Listing 9-24. Code for form validation.

Trapping the Submit Event

The form's destination (its action value) is an external Web page containing a server script to process the information submitted with the form. Normally, this page is called immediate when the submit button (<input type="submit">) is clicked. This submission, however, is contingent upon valid data being entered into the three data fields. Therefore, the form's submit event is trapped with an onsubmit event handler to interrupt submission and call the Validate() function to validate the form.


<form id="myForm" action="external page" method="post" onsubmit="return validate()" >

The format of the onsubmit handler indicates that the submission event is either true or false depending on the value returned from the Validate() function. That is, if onsubmit=true then the form is submitted; if onsubmit=false then the form is not submitted. Therefore, the validate() function must return one of these two values.

Returning Validation Results

The Validate() function is designed to return a true or false value depending on whether the form fields pass their validation tests. The function begins with a validation flag being set,


var isValid = true

indicating initially that the form is valid. If a test of a form field is not passed, then this flag is reset to false. At the end of the script this flag indicates whether all fields are valid (isValid remains true) or whether one of the fields caused the variable to be reset to false. The final statement in the script returns this flag value to the form's onsubmit handler,


return isValid

and the form is submitted to the action site, or not.

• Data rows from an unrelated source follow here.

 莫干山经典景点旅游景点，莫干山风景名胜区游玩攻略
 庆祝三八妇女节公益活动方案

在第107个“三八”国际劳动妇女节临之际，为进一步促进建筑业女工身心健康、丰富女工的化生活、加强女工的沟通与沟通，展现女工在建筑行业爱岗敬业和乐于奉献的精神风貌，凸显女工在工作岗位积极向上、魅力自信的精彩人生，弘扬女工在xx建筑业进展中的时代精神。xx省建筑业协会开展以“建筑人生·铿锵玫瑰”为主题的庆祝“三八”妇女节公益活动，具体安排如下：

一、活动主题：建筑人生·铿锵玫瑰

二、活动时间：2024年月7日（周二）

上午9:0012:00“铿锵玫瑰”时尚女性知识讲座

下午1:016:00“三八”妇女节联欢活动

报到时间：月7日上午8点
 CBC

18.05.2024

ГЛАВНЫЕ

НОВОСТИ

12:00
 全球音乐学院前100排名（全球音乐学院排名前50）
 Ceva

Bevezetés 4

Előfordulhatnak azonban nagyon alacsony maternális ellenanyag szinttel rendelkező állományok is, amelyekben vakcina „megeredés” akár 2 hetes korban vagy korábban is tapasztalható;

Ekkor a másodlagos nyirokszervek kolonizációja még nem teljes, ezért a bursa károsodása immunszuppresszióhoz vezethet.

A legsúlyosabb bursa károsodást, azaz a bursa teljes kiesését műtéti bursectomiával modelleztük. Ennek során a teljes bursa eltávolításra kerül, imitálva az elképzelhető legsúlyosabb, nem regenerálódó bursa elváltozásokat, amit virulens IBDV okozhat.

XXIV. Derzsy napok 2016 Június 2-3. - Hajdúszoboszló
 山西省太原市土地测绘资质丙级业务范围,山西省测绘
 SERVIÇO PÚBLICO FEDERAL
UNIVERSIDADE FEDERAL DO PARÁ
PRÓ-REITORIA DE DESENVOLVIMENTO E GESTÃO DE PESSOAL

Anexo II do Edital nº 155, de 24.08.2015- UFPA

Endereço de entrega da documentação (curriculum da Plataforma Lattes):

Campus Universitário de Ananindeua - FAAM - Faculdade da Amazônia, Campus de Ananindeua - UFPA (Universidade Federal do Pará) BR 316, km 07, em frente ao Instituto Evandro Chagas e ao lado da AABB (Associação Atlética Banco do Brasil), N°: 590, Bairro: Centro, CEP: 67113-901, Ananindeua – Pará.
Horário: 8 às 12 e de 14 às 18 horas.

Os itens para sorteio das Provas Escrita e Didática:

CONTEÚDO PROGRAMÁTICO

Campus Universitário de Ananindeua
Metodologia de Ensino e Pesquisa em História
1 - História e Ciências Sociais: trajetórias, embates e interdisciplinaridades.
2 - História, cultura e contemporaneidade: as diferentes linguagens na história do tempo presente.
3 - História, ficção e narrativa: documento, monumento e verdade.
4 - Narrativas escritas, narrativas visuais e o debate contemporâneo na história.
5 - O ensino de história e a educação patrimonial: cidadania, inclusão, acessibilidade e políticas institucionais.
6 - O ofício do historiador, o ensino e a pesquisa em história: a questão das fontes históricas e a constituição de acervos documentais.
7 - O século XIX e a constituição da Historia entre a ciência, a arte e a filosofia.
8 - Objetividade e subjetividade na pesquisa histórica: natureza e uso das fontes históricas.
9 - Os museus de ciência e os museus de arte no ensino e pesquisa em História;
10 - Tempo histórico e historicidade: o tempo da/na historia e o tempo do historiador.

The above script can be generalized to serve as a model for writing form validation scripts. As shown below, the validation function sets a flag assuming the form is valid. If any field checks indicate invalid data, then the flag is set to false. At the end of the script, the flag is returned to the form's onsubmit handler to control submission of the form.


<script type="text/javascript">
function validate()
{
  var isValid = true;              // initialize flag = true

  if (field is invalid) {
    display error message;
    isValid = false;               // reset flag = false
  }

  if (field is invalid) {
    display error message;
    isValid = false;               // reset flag = false
  }

  ...

  return isValid;                  // return flag
}
</script>

Listing 9-25. General model for form validation.